The situation is different in molecules since there the physical hole that the excited electron leaves behind is roughly mimicked by the attractive exchange–correlation hole in the Kohn–Sham potential. Hence the Kohn–Sham virtual–occupied orbital energy differences have the nice property that they do approximate excitation energies in molecules;^72,73 see contribution (2.4.9).

The difference between the Kohn–Sham band gap and the fundamental gap can be cast in the form of expectation values of the response potential part v^resp of the Kohn–Sham potential;⁸² see also contribution (3.8.6).

2.2.12 Vignale. A question that keeps resurfacing is: Why are the Kohn–Sham orbitals better than the Hartree–Fock orbitals? From the point of view of the variational principle, the Hartree–Fock orbitals should be the best, since they build a Slater determinant which has the lowest energy (defined as expectation value of the Hamiltonian) among all Slater determinants. The Kohn–Sham wave function – also a single Slater determinant – cannot beat that. Nevertheless, we know that the DFT energy is better than the Hartree–Fock energy and also that the Kohn–Sham orbitals, as discussed in contribution (2.2.4), far from being meaningless, are in many ways “better” than the Hartree–Fock orbitals.

● ● ● ●

Work request A: Reproduce the part of the Kohn–Sham passage that begins at the words "2.2.12 Vignale. A" and stops after the words "the Hartree–Fock orbitals.".
Work request B: For each statement, say whether it agrees with the Kohn–Sham passage, answering yes or no and quoting the deciding words: (i) The Hartree–Fock orbitals build the Slater determinant with the lowest energy among all Slater determinants. (ii) The Kohn–Sham wave function is built from several Slater determinants. (iii) The Hartree–Fock energy is better than the DFT energy.
Work request C: Write a continuation of the Kohn–Sham passage, starting right after its last sentence.
The rows that come next are separate material, apart from the Kohn–Sham passage.

Data provided:

● ● ● ●

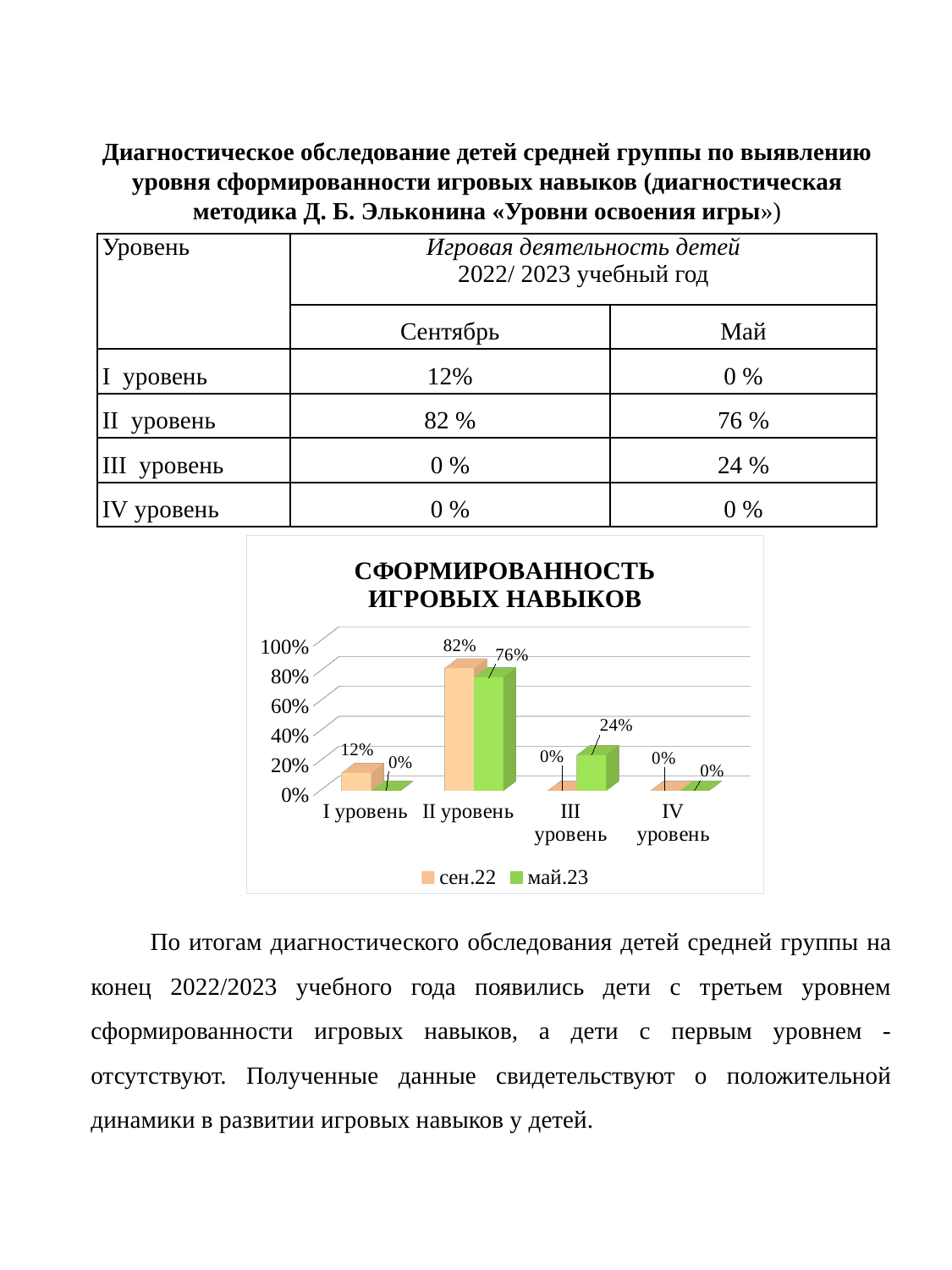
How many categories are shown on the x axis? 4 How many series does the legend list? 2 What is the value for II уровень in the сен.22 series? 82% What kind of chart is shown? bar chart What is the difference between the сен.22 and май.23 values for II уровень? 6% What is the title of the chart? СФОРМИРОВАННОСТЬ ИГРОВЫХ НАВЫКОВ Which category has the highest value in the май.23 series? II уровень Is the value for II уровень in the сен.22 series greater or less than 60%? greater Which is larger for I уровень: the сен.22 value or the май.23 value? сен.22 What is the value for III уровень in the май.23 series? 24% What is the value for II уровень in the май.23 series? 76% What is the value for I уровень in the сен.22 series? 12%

● ● ● ●

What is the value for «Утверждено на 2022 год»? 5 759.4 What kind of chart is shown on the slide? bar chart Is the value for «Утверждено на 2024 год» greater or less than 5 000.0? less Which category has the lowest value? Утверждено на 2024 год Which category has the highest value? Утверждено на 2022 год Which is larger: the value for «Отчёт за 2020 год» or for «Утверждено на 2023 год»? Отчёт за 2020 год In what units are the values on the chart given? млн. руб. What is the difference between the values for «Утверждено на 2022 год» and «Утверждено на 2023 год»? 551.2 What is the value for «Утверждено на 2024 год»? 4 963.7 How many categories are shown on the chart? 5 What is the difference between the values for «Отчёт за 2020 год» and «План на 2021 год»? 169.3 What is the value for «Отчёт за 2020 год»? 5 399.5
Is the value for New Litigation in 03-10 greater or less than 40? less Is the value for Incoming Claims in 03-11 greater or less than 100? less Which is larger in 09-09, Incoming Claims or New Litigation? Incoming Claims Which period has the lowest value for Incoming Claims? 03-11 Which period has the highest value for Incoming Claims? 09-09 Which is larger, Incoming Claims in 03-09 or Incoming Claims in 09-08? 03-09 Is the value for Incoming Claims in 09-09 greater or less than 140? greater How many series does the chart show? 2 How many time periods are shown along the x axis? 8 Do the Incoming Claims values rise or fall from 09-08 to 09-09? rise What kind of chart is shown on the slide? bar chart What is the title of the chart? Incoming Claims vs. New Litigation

● ● ● ●

Exercise result A:
2.2.12 Vignale. A question that keeps resurfacing is: Why are the Kohn–Sham orbitals better than the Hartree–Fock orbitals? From the point of view of the variational principle, the Hartree–Fock orbitals should be the best, since they build a Slater determinant which has the lowest energy (defined as expectation value of the Hamiltonian) among all Slater determinants. The Kohn–Sham wave function – also a single Slater determinant – cannot beat that. Nevertheless, we know that the DFT energy is better than the Hartree–Fock energy and also that the Kohn–Sham orbitals, as discussed in contribution (2.2.4), far from being meaningless, are in many ways “better” than the Hartree–Fock orbitals.

Exercise result B:
(i) Yes: "the Hartree–Fock orbitals should be the best, since they build a Slater determinant which has the lowest energy (defined as expectation value of the Hamiltonian) among all Slater determinants."
(ii) No: "The Kohn–Sham wave function – also a single Slater determinant – cannot beat that."
(iii) No: "we know that the DFT energy is better than the Hartree–Fock energy"

Exercise result C:
The resolution of the apparent paradox is that the Kohn–Sham energy is not calculated as the expectation value of the Hamiltonian in the Kohn–Sham wave function. The moment we adopt the Kohn–Sham approach, the original Hamiltonian of the system is no longer relevant. We are dealing with a reference system that is no longer interacting, but the rules for calculating the energy from the orbitals have also changed and are now expressed in terms of the exchange–correlation energy functional of the density. One could argue that the “particles” of this reference system are the “quasiparticles” of the original system, and this may help to rationalize the a priori surprising success of the Kohn–Sham orbitals in predicting single-particle excitation energies.

2.2.13 Baerends. So in what sense are Kohn–Sham orbitals better than Hartree–Fock orbitals? When the energy of the determinant of Kohn–Sham orbitals is calculated with the full Hamiltonian, its energy is of course higher than the Hartree–Fock energy, but actually by only a tiny amount.⁸³ On the other hand, the Kohn–Sham density, being equal to the exact one and not so diffuse as the Hartree–Fock one (in molecules), leads to much improved (more negative) electron–nuclear energy. Also the orbital shapes are “better” than the too diffuse Hartree–Fock orbitals (in molecules), so the kinetic energy is also considerably better (higher). The errors of the Hartree–Fock model for these two energy terms are large, in molecules often larger than the bond energy, and they rapidly increase upon bond lengthening.⁸³ They cancel to some extent, which is why they are not so readily recognized. The Hartree term is of course also better (exact) with Kohn–Sham orbitals and density.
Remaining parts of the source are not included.